ABSTRACT: Groundwater ecosystems are low productivity environments due to the small amount and poor quality of organic carbon, and nutrient limitation (N, P). However, field data show the overall presence of degradable DOC. Studies exploring the relationship between carbon properties, nutrient availability and microbial production, as well as possible priming in groundwater are missing. In multi-factorial groundwater batch experiments, we investigated the effect of various organic carbon sources (acetate, organic fertilizer, fulvic acids, humic acids) and nutrients (N, P) to DOC degradation, bacterial production and growth efficiency. Focusing on DOC concentrations, total cell counts, ATP, and bacterial carbon production, our study revealed several important findings. The type of organic carbon offered influenced bacterial growth pattern with lower assimilation efficiencies for the labile but energetically least favorable compound (acetate). Growth on acetate was soon P-limited, while more complex DOM (humic acids) sustained slow but long-term growth. Active but non-growing cells maintained continuous DOC turnover at nutrient limitation.
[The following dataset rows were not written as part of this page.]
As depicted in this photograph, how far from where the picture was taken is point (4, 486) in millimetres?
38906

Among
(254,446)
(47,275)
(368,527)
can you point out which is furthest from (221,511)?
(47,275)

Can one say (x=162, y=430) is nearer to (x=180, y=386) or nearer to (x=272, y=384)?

The overall bacterial carbon production and growth efficiency ranged from <1 ng to >1 µg C l-1 h-1 and <0.1 to 28%, respectively. None of the experiments revealed evidence for priming in groundwater. This study is a first attempt to unravel the multiple limitations and energetic constraints facing microbial communities in oligotrophic groundwater. Future studies should evaluate these findings by including the sediment matrix which carries the major fraction of microbial biomass and by looking in more detail at the structural characteristics and availability of DOM and P species.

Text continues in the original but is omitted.